For a while, Zvereva partnered with sportsman and aviator E. Spitzberg in air shows throughout Eastern Europe, flying in a Farman IV for high-altitude competitions. Several events, however, forbade Zvereva from participating or demanded excessively high entry fees. Such occurrences and the burden of traveling to exhibits led her to consider establishing an aircraft manufacturing factory with Vladimir Victorovich Slusarenko, her husband and former flight instructor. With the help of motorist Fjodor Kalep, Zvereva and Slusarenko signed a governmental contract to organize a repair workshop and training school in Riga; by mid-1914, the organization produced ten Farman XVI aircraft.

Following the outbreak of the First World War, the operation relocated and expanded in Saint Petersburg where Farmans and Morane-type aircraft were mass manufactured.

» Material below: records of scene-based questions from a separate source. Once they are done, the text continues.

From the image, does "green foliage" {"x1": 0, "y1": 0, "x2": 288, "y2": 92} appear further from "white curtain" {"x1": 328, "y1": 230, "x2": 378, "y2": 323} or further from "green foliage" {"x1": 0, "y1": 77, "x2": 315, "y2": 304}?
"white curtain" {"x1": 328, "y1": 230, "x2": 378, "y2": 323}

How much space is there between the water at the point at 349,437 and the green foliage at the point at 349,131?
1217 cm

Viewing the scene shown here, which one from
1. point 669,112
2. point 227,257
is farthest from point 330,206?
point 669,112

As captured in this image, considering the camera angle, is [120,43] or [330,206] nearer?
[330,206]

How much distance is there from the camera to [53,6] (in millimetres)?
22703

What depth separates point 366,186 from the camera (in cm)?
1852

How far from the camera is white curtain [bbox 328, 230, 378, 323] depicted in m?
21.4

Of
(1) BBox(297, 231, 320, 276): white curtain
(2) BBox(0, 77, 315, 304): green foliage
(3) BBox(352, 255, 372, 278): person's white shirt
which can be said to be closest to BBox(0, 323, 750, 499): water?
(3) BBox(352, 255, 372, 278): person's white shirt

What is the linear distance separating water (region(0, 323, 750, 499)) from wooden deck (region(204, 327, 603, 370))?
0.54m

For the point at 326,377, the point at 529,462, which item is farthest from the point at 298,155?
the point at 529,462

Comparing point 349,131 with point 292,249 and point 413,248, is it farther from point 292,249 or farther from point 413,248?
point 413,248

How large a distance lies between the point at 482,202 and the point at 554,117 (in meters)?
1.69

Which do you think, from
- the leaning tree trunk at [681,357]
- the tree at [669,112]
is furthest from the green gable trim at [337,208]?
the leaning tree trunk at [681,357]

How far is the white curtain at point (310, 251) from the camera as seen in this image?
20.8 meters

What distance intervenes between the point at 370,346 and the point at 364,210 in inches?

Zvereva infrequently test flew modified aircraft, mainly to evaluate the mechanics of the newer models.

On 19 May 1914, Zvereva, in a Morane monoplane, performed aerobatics in front of a sold-out crowd in the hippodrome in Riga. For the occasion, she executed a loop – the first female aviator to execute such a maneuver – much to the astonishment of the spectators.

== Death ==
However, in April 1916, Zvereva contracted typhoid fever; she died on 1 May at the age of 25. "She was buried in Alexander Nevski Monastery while an aerial formation flew over the cemetery in her honor".